How would you keep wolf from the door?
Sure there are other ways to fund public broadcasting besides government and corporate support - but none are likely to be of much use to a Public Broadcasting Service facing immediate money problems.
Public broadcasting faces a possible loss of $89 million to $134 million in federal and other tax-based support, without considering inflation, says a report of the Temporary Commission on Alternative Financing for Public Telecommunications. If the losses are not made up by some means, there will be reductions in the level and quality of the services public broadcasting now provides.
The most adversely affected would be those least able to afford pay substitutes. The report states that service cutbacks are most likely to occur in rural areas, where the range of news, information, and entertainment is already limited. In this prospective era of pay-information, one critic has already suggested that local social service agencies may be forced to issue ''cable stamps'' to satisfy the need for information and other services among the poor.
The likelihood that partial commercial substitutes such as cable will emerge is limited, too. The commission report speculates that eventually some combination of financing alternatives could help, but such options are not likely to solve the immediate funding problem.
A list of the 33 most-discussed PBS funding options was presented in the report, ranging from ''enhanced program underwriting'' (public-service announcements by corporations) at the head of the list, to ''lotteries'' in the last position.

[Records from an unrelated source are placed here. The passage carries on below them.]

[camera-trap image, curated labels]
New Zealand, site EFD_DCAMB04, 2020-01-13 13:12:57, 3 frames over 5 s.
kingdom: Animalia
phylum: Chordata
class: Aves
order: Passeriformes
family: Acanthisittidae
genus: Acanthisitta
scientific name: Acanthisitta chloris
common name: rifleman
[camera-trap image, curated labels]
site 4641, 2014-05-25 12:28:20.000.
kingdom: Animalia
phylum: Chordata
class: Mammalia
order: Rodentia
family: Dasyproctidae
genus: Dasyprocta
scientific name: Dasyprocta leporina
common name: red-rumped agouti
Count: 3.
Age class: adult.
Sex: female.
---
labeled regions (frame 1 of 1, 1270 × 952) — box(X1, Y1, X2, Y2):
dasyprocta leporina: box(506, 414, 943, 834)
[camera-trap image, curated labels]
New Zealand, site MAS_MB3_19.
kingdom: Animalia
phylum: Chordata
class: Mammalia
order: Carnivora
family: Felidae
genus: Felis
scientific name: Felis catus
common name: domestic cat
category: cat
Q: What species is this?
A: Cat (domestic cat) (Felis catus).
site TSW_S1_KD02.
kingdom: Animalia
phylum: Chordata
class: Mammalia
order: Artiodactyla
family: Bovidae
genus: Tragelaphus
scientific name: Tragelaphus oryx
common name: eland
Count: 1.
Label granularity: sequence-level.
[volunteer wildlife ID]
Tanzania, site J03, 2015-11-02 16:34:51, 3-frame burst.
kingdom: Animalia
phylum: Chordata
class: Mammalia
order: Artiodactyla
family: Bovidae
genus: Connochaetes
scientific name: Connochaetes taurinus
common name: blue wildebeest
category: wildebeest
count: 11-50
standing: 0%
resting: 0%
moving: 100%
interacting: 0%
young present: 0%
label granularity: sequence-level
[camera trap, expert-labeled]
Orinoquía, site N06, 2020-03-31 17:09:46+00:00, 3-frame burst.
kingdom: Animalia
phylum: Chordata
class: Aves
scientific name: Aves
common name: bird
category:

One of the suggestions - a spectrum use fee charged to stations for use of the wavelength - has been among the methods most often discussed since the first Carnegie Commission report on telecommunications. Recently, FCC chairman Mark S. Fowler suggested it again as a quick method for funding PBS. Not surprisingly, the National Association of Broadcasters has come out against it, but its protests seem to be getting weaker.
Some of the other interesting suggestions:
* Advertising announcements.
* Leasing of excess satellite equipment.
* Teleconference services (using equipment to provide businessmen with long-distance electronic conferences).
* Teletext service (selling a computerized newspaper information service).
* Program guide advertising (this is already being tried in the Dial)
* Subscription television service (such a cultural pay-cable service is already in the discussion stage at PBS).
* An excise tax on new TV or radio receivers, or both (such a tax is already levied in Britain).
* Tax credits for contributions to PBS.
* Tax-return checkoffs for public brodcasting.
* Taxes on advertising revenues of commercial broadcasters.
(The complete list is found in the July 1982, Volume 1, report of the Temporary Commission on Alternative Financing for Public Telecommunications. If you can figure out a better way to alleviate the PBS money crunch, the temporary commission would like to hear from you.)